PAGE EXTRACT:
====
The goal of simplepivot is to facilitate simple pivot-table summaries and manipulations of data frames.
Spreadsheet users enjoy the simplicity and intuitiveness of pivot-tables for data summary and manipulation. R users can achieve similar results using standard data manipulation libraries like dplyr. However, the process is less intuitive and the barrier to entry is higher for new users. This package supplies a simple wrapper to dplyr functionality, to allow users to do pivot-table style manipulations, and create summary tables (in data-frame form).
The main function ‘simple_pivot’ fits into a standard data pipeline, and returns a pivoted version of the input data. The package also includes ‘helper’ functions, which are used to create formatted values for the pivot table output.
It is extremely simple to build a basic pivot table using simplepivot
.
Pivot table transformations are done with simple_pivot()
. Similar to
MS Excel and Google Sheets, the user supplies the data-frame, the row
variables, the column variables, the values, and a function to summarise
the values:
The required arguments are:
df
(a dataframe)row_vars
(a character vector with the names of the row variables)col_vars
(a character vector with the names of the column
variables)value_variable
(a string with the variable to be summarised)value_function
(a function that takes a sub-vector of the value
variable, and summaries it, e.g. mean
, sd
, etc.)Note: At least one row variable, and one column variable should be used.
If you don’t want to have row and column categories, then the
easiest way is to use group_by
then summarise
verbs from the dplyr
package.
Let’s use simple_pivot
to build a simple summary of the ChickWeight
dataset. This dataset records the weights of multiple baby chickens,
from birth up to 21 days. Different chickens were put on different diets
(an experiment), so the dataset allows potential evaluation of the
optimal diet for chicks (in terms of weight).
Notice that the simple_pivot
function fits nicely into the dplyr
pipeline
library(dplyr)
#>
#> Attaching package: 'dplyr'
#> The following objects are masked from 'package:plyr':
#>
#> arrange, count, desc, failwith, id, mutate, rename, summarise,
#> summarize
#> The following object is masked from 'package:testthat':
#>
#> matches
#> The following objects are masked from 'package:stats':
#>
#> filter, lag
#> The following objects are masked from 'package:base':
#>
#> intersect, setdiff, setequal, union
library(simplepivot)
library(knitr)
data("ChickWeight")
ChickWeight %>%
filter(Time == 0 | Time == 21) %>%
simple_pivot(
row_vars = "Diet",
col_vars = "Time",
value_variable = "weight",
value_function = mean
) %>%
knitr::kable()
| Diet | (Time) 0 | (Time) 21 | | :--- | -------: | --------: | | 1 | 41.4 | 177.7500 | | 2 | 40.7 | 214.7000 | | 3 | 40.8 | 270.3000 | | 4 | 41.0 | 238.5556 |
Here we can see that all groups of chicks had a similar average weight at time 0. But by time 21, there were clear differences between the groups, with the Diet 3 group having a considerably higher average weight.
====
REQUIREMENT A:
Check each statement below against the simplepivot page. For each, answer yes or no and quote the exact words from the page that decide it.
(i) The main function returns a pivoted version of the input data.
(ii) The ChickWeight dataset records chicken weights from birth up to 30 days.
(iii) By time 21, the Diet 2 group had a considerably higher average weight than the other groups.

RECORD EXCERPTS:
====
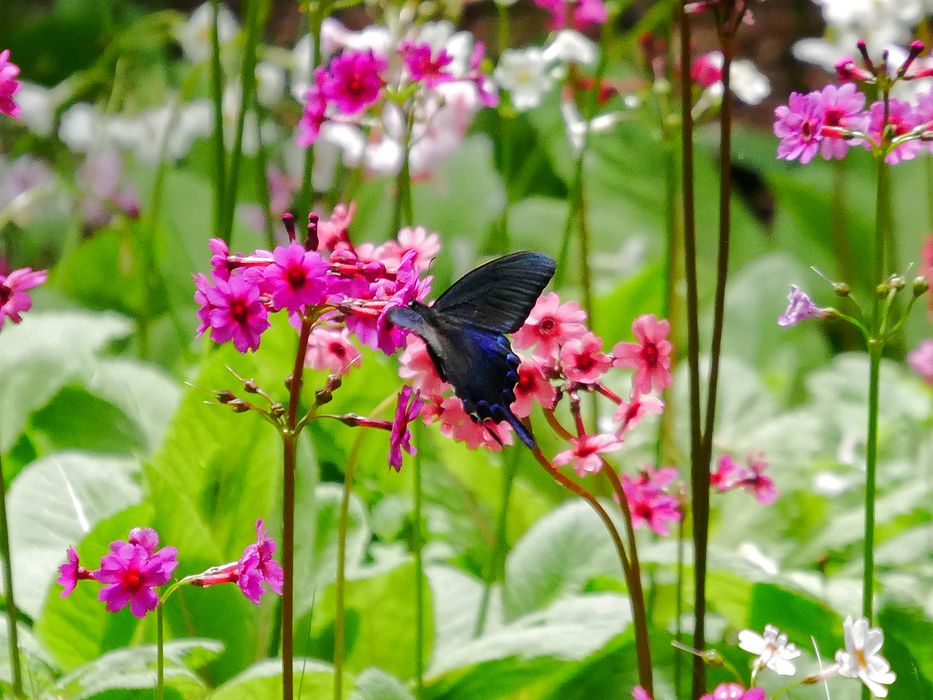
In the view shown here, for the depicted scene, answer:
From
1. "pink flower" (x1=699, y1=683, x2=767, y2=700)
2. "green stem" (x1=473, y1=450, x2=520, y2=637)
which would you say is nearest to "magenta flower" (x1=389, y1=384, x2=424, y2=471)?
"pink flower" (x1=699, y1=683, x2=767, y2=700)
====
REQUIREMENT B: Rewrite the entry above, replacing "green stem" with "yellow leaf" and keeping everything else the same. Leave out the picture.

SOLUTION A:
(i) Yes: "returns a pivoted version of the input data"
(ii) No: "from birth up to 21 days"
(iii) No: "with the Diet 3 group having a considerably higher average weight"

SOLUTION B:
In the view shown here, for the depicted scene, answer:
From
1. "pink flower" (x1=699, y1=683, x2=767, y2=700)
2. "yellow leaf" (x1=473, y1=450, x2=520, y2=637)
which would you say is nearest to "magenta flower" (x1=389, y1=384, x2=424, y2=471)?
"pink flower" (x1=699, y1=683, x2=767, y2=700)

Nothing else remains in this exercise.